In fact, take off all these comments if you feel it is appropriate and then we can forget all about it!

HolyhosesRob said...

Getting your tapes converted to digital isn't so hard.

You just need some high-quality audio cables (around £10) a Digidesign MBox with Pro Tools software (around £300), the Sony Oxford Restoration plug-ins (to remove the hiss without spoiling the sound, about £600), and a nice, powerful Mac (about £1000). Couldn't be easier. Or cheaper!

Lisa Rullsenberg said...

Reidski: no harm. Neil spotted the problem after the CD was made but before it got sent, so we just had to re-do it! Daft really...

HolyHosesRob: Hmmm... cheap and easy probably AREN'T the words that spring to mind from your remarks. We dowloaded Audacity some time ago to do edits and we still haven't had chance to get our heads around that!

Skuds said...

Before I boxed up my hi-fi and put it in the loft, I copied the most essential tapes to my PC.

I just plugged my iRiver (its like an iPod but it records as well) into the tape deck and recorded onto that.

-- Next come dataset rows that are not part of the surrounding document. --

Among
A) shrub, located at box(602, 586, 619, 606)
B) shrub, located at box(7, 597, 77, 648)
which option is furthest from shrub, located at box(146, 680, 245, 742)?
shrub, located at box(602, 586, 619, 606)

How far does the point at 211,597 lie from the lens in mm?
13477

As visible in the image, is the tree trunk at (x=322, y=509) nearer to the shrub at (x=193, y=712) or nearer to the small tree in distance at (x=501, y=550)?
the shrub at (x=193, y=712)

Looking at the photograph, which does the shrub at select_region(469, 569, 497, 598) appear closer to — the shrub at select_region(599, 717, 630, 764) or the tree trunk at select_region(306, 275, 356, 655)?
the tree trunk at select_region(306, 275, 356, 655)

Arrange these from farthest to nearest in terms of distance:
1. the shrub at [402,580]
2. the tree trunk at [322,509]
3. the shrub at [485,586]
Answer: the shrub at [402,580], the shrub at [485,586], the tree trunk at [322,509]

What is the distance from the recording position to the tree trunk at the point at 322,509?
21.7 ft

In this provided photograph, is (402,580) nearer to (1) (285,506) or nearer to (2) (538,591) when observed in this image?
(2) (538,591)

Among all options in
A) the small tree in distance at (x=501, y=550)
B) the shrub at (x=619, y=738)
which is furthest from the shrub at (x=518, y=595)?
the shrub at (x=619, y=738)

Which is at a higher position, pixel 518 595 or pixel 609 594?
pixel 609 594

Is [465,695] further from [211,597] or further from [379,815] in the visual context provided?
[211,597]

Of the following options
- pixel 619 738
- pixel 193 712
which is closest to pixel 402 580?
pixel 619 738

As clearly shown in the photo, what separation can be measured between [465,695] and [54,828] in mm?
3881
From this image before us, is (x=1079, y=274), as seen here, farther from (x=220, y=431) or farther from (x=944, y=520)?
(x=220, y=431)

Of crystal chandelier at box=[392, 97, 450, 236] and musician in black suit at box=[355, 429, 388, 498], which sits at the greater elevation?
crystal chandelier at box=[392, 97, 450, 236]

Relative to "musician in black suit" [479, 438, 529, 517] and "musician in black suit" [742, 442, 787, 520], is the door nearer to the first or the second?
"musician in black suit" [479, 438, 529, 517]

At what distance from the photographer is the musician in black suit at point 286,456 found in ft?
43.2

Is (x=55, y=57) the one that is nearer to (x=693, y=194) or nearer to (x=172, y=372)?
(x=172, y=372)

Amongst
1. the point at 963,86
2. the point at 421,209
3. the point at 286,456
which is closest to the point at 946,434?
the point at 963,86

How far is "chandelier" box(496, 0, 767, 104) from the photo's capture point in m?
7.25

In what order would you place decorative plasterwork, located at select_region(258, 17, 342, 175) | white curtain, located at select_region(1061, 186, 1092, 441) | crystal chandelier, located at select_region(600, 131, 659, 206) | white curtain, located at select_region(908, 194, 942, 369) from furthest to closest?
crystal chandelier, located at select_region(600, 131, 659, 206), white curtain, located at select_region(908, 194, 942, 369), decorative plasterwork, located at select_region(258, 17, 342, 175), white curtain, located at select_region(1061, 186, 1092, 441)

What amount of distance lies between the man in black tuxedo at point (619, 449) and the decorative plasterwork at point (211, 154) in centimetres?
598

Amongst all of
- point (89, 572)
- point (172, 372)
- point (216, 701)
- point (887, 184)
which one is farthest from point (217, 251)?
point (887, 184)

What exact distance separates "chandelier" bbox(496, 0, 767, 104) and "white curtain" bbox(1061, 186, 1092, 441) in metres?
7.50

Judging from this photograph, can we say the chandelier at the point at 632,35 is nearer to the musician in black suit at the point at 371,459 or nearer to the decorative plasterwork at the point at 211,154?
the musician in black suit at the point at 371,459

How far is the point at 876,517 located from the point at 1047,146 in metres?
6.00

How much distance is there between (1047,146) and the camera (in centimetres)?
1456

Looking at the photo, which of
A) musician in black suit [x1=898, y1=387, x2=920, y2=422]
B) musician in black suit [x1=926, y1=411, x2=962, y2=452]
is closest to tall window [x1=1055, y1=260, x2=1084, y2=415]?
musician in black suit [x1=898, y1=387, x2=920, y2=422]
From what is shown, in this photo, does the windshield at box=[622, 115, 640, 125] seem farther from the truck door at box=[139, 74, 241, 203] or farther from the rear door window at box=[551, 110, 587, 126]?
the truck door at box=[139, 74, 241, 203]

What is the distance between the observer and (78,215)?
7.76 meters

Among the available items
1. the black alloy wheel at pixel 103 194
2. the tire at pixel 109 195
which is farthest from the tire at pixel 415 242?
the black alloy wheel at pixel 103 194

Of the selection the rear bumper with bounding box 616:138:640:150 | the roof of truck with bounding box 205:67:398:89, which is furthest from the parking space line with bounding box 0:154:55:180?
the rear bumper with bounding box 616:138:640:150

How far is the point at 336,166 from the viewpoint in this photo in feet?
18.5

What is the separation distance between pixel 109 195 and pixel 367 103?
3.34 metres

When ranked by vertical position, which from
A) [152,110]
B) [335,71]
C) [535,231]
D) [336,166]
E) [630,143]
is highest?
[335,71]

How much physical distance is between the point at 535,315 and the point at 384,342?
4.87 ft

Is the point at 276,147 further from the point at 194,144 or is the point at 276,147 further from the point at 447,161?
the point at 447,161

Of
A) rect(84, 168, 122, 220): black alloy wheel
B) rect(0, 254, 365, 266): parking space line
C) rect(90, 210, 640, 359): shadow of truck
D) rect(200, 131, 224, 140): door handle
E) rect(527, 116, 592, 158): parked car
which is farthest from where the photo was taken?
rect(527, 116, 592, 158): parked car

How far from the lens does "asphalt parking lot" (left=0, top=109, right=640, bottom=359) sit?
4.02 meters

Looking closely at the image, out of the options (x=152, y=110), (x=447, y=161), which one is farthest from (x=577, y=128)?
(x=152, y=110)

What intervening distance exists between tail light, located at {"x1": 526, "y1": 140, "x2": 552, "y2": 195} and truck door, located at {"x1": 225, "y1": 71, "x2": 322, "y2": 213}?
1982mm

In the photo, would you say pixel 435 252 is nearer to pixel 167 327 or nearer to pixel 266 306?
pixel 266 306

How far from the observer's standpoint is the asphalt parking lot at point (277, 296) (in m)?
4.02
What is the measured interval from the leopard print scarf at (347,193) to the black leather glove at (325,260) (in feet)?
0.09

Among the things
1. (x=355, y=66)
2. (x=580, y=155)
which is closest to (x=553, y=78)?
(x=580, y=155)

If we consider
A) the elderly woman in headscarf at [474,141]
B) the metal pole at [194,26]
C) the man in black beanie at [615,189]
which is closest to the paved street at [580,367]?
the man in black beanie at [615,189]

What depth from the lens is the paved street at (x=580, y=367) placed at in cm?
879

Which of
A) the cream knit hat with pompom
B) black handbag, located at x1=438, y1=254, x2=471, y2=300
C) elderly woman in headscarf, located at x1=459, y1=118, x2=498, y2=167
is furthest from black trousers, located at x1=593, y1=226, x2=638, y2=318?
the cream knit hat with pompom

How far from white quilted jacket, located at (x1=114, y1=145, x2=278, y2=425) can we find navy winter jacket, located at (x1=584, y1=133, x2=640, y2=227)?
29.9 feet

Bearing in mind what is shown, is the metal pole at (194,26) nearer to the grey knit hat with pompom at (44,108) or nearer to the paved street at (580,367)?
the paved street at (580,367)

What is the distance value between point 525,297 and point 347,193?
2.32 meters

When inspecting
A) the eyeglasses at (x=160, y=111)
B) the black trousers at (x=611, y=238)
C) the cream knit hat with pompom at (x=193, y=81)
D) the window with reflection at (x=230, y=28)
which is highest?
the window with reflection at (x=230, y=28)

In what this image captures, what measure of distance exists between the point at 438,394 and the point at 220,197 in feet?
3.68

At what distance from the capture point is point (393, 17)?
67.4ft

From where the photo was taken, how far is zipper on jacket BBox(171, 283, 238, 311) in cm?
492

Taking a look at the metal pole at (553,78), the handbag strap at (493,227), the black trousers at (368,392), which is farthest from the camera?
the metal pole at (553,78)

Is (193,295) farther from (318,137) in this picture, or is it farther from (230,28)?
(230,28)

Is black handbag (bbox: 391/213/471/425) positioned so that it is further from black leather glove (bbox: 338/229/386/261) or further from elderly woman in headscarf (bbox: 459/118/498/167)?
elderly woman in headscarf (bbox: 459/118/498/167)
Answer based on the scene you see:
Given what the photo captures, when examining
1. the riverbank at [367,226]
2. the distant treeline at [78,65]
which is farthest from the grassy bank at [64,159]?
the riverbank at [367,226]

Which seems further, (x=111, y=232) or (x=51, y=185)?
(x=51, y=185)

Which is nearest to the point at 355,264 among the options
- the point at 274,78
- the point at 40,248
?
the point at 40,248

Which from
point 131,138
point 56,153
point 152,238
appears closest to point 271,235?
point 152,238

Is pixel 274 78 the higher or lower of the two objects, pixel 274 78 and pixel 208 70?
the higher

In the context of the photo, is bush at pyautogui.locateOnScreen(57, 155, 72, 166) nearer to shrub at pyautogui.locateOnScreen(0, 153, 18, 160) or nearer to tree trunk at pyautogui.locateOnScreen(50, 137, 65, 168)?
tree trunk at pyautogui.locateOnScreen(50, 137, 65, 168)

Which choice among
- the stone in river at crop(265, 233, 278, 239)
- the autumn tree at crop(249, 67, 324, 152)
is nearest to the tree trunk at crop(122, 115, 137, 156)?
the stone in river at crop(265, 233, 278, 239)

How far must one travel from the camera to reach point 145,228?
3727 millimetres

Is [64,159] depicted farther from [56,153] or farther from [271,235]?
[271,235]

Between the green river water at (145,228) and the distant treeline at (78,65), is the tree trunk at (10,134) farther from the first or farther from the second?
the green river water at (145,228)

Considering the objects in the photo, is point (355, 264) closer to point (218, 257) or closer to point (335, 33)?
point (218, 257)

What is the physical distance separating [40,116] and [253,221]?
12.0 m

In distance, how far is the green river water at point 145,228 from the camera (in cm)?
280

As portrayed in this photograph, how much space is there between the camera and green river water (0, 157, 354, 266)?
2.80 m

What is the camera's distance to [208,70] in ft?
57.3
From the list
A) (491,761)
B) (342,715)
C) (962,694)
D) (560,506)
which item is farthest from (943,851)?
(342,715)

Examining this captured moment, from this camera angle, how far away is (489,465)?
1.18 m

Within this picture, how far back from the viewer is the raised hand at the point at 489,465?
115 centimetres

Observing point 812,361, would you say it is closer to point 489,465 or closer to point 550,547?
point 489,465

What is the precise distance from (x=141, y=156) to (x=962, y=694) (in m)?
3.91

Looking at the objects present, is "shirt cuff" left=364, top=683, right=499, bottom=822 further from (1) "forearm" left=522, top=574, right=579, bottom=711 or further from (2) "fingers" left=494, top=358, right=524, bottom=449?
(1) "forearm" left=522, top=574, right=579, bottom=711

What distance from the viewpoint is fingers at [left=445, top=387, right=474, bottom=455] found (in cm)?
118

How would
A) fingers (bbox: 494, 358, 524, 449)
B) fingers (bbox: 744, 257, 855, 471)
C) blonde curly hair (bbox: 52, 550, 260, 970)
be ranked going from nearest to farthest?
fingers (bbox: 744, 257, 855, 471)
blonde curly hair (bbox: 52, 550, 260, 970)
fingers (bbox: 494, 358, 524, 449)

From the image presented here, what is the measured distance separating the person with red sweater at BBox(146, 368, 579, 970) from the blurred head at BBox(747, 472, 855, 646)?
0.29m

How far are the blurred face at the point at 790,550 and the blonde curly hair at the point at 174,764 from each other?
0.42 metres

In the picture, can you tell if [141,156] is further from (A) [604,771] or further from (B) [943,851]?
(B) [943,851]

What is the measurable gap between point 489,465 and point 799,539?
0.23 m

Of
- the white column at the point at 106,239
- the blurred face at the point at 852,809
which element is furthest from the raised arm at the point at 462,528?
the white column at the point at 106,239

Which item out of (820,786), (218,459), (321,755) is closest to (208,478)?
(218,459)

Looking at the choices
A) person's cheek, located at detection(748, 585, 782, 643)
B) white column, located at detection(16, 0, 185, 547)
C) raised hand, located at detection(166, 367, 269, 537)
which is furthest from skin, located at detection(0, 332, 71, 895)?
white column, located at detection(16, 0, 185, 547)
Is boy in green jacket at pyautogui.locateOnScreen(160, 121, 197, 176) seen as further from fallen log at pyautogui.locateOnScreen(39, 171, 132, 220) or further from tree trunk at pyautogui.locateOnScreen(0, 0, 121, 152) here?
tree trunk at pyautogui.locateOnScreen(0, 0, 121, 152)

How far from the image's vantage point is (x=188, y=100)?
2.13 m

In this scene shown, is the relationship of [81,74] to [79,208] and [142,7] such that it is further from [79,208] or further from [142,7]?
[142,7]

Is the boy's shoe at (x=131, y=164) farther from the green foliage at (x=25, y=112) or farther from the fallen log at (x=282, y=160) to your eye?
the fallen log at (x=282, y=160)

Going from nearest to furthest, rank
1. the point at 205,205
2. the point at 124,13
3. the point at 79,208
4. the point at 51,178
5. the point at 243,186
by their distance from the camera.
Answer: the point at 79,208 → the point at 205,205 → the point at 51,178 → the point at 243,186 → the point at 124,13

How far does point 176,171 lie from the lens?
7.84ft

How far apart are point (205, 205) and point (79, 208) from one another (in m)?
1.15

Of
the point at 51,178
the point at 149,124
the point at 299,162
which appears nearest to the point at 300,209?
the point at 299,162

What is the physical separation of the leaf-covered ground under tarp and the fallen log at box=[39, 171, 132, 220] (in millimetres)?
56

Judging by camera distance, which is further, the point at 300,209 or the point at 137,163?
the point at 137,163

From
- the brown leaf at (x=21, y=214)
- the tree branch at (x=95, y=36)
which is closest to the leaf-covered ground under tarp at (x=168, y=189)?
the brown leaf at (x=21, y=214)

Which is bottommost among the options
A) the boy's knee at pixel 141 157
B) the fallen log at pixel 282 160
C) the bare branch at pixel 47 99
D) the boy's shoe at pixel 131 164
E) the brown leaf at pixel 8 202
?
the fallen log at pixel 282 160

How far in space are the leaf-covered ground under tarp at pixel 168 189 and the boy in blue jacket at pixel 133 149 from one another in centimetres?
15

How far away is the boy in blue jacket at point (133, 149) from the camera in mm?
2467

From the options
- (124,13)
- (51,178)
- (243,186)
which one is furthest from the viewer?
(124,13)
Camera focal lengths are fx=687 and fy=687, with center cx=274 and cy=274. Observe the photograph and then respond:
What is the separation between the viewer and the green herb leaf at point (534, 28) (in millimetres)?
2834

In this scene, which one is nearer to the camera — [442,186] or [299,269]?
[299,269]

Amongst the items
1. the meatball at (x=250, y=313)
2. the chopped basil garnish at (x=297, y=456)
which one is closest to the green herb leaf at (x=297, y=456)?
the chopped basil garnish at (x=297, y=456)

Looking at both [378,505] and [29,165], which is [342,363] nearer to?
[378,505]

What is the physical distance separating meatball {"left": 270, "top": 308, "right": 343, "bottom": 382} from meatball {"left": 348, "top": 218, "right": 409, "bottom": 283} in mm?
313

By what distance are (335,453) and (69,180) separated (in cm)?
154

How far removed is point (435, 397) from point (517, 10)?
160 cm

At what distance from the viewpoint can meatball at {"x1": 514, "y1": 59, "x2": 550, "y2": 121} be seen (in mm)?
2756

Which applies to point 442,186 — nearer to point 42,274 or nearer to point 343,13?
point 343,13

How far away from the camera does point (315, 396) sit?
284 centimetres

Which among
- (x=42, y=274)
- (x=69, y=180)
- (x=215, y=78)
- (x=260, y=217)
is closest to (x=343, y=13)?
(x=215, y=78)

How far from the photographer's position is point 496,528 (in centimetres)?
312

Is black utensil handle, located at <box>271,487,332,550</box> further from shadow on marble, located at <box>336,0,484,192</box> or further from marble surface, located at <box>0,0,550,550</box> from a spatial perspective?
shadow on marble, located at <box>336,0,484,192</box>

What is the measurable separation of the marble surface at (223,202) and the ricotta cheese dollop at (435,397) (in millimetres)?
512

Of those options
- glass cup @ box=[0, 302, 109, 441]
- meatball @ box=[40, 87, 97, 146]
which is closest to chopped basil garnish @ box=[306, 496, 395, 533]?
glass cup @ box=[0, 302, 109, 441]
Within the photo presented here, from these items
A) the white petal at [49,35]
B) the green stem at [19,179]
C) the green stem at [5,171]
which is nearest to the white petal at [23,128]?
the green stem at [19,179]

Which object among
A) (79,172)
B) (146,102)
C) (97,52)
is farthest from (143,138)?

I should have recorded as WAV and then done all sorts of work on them BUT I just let the iRiver encode to MP3 on the fly and the results were fine - far better than recording from vinyl.

All I had to do was copy them to the PC later to chop the files up into tracks and tag them.

Audio purists will be quivering and weeping, but I was very happy with the results.

HolyhosesRob said...

I was kinda joking about how much you have to spend, by the way!

Although, truth be told, that was my setup when I was transferring some old cassette-only recordings recently. Results were good, but it's very time consuming. I had the Sony restoration software through my old job, but unfortunately my licence has now expired.